EXTRACTED INFORMATION section start
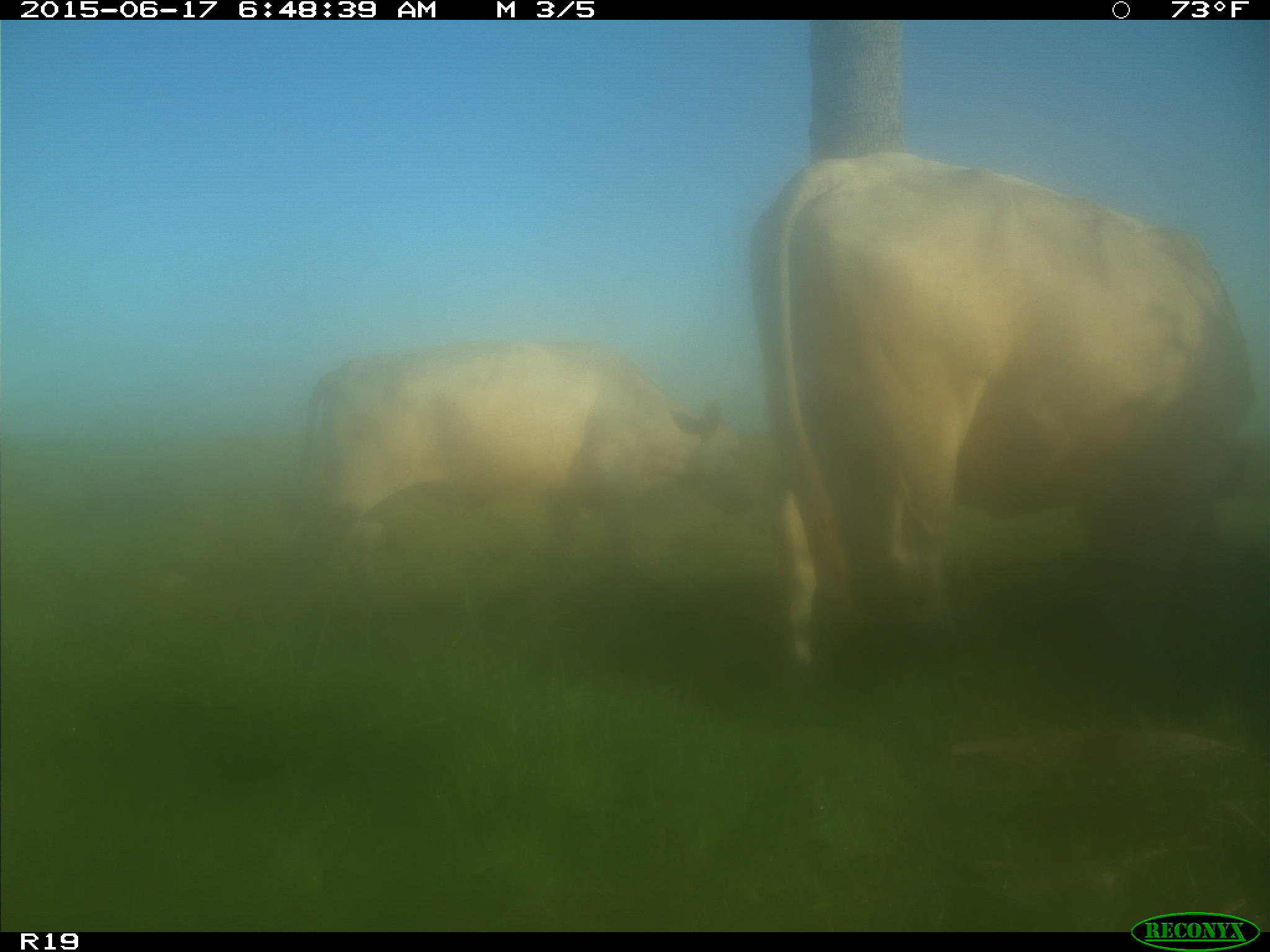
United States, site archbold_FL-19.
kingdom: Animalia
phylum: Chordata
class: Mammalia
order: Artiodactyla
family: Bovidae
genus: Bos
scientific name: Bos taurus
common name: domestic cow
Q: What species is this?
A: Bos taurus (domestic cow).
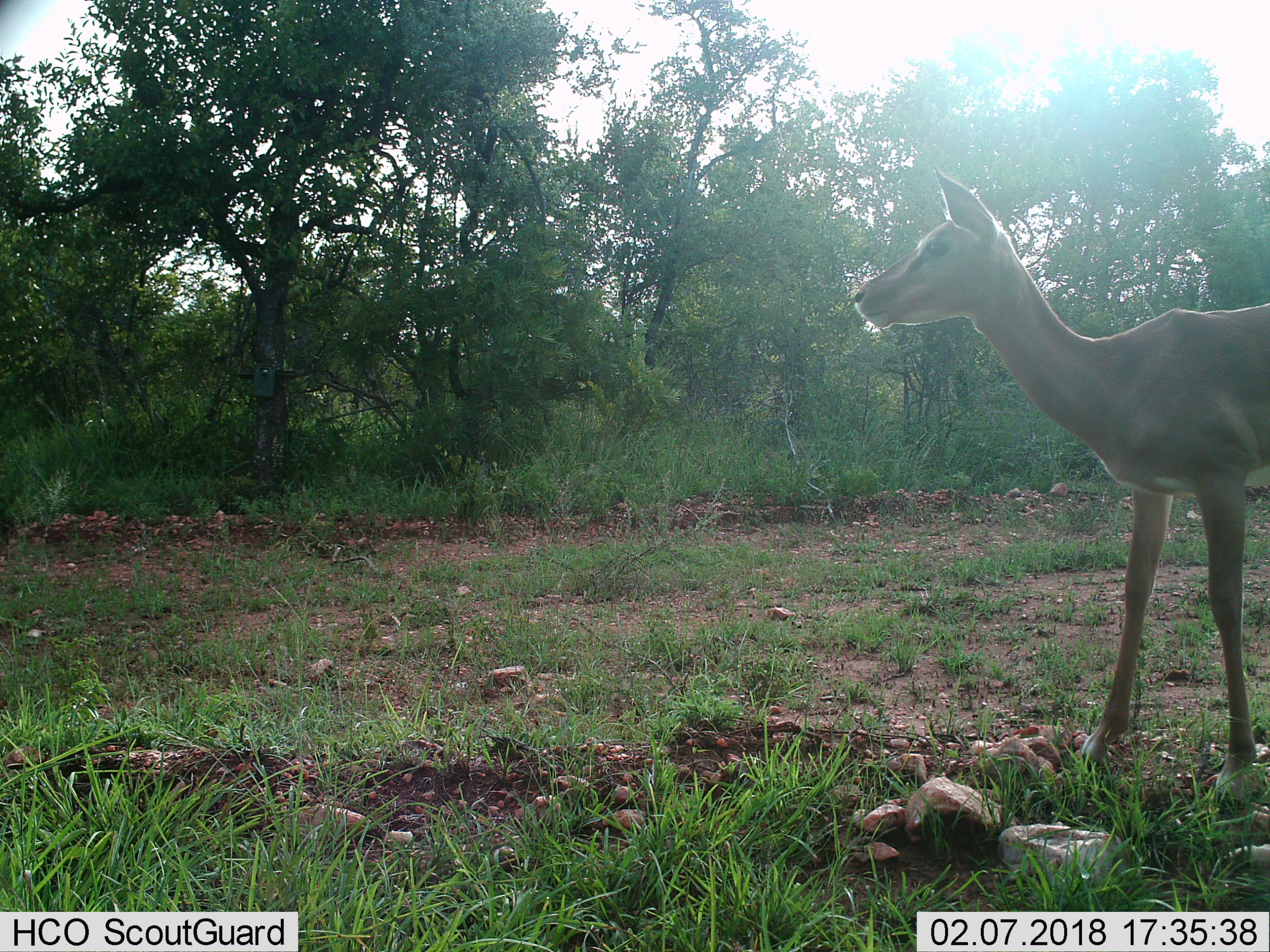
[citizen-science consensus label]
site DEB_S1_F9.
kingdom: Animalia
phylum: Chordata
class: Mammalia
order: Artiodactyla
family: Bovidae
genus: Aepyceros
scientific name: Aepyceros melampus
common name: impala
Impala (Aepyceros melampus), count 1. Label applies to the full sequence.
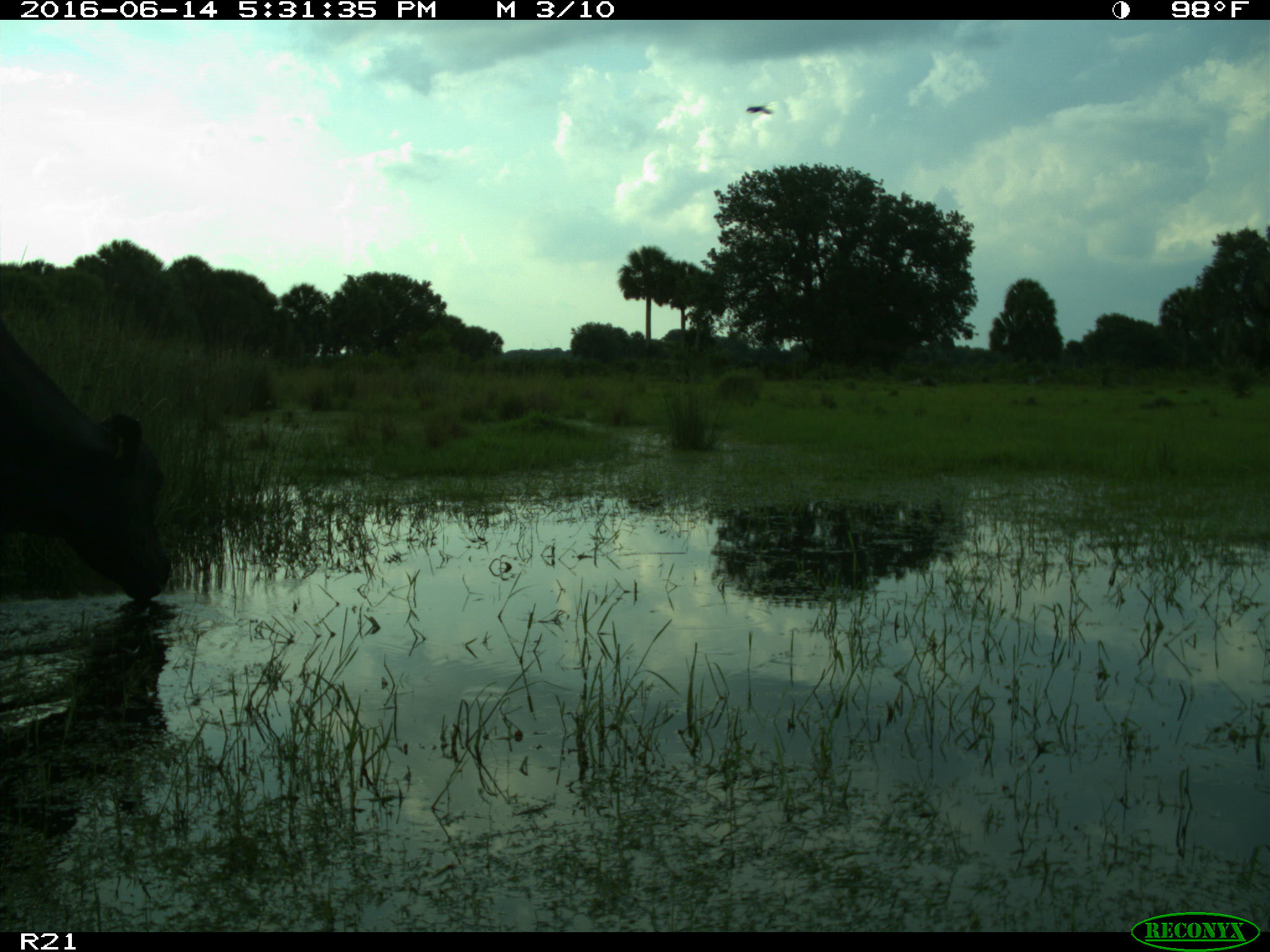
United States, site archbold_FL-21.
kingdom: Animalia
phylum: Chordata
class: Mammalia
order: Artiodactyla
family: Bovidae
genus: Bos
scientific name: Bos taurus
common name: domestic cow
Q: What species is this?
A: Bos taurus (domestic cow).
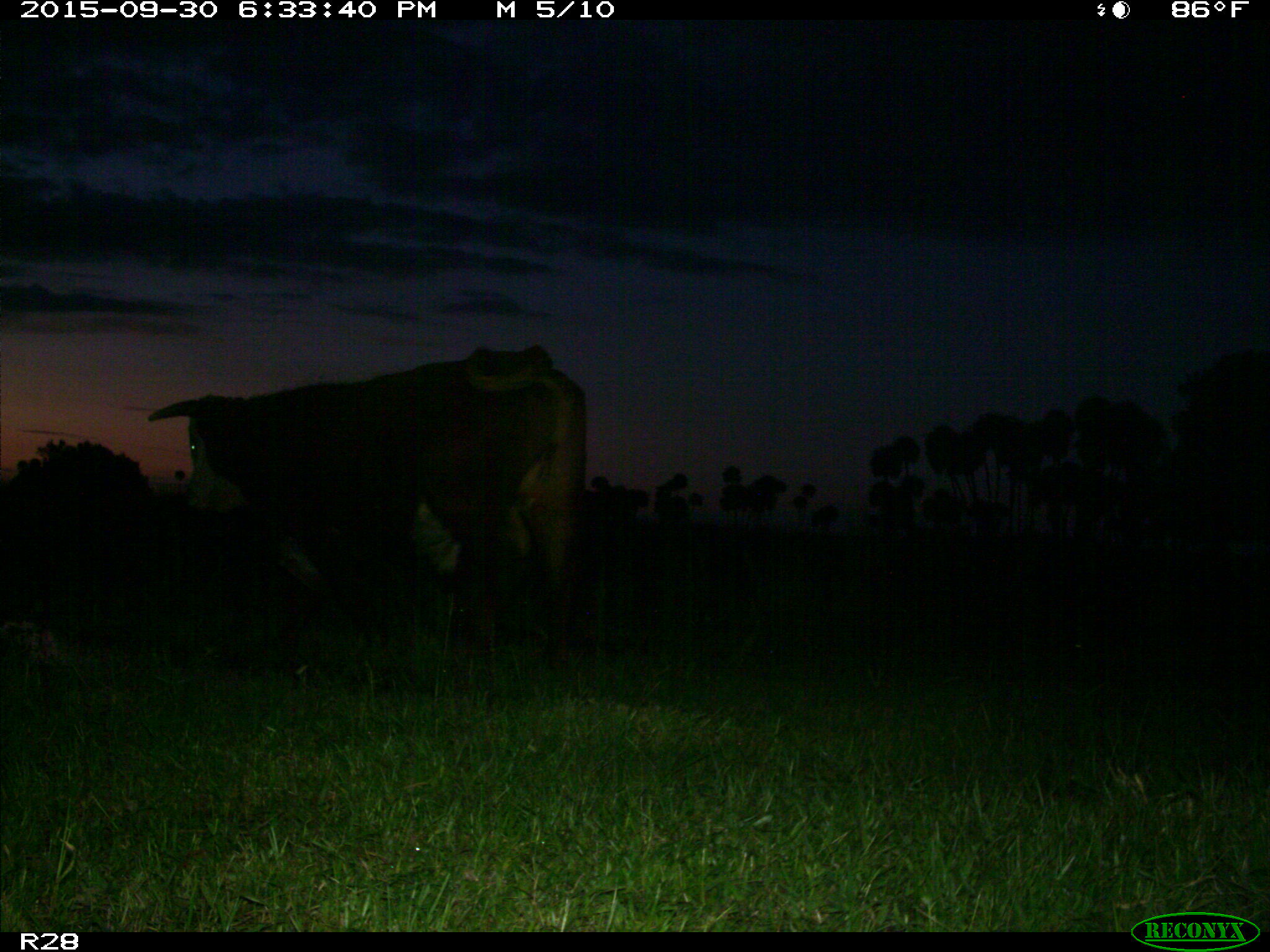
EXTRACTED INFORMATION section end
Retype the entries verbatim and drop the pictures.

United States, site archbold_FL-19.
kingdom: Animalia
phylum: Chordata
class: Mammalia
order: Artiodactyla
family: Bovidae
genus: Bos
scientific name: Bos taurus
common name: domestic cow
Q: What species is this?
A: Bos taurus (domestic cow).
[citizen-science consensus label]
site DEB_S1_F9.
kingdom: Animalia
phylum: Chordata
class: Mammalia
order: Artiodactyla
family: Bovidae
genus: Aepyceros
scientific name: Aepyceros melampus
common name: impala
Impala (Aepyceros melampus), count 1. Label applies to the full sequence.
United States, site archbold_FL-21.
kingdom: Animalia
phylum: Chordata
class: Mammalia
order: Artiodactyla
family: Bovidae
genus: Bos
scientific name: Bos taurus
common name: domestic cow
Q: What species is this?
A: Bos taurus (domestic cow).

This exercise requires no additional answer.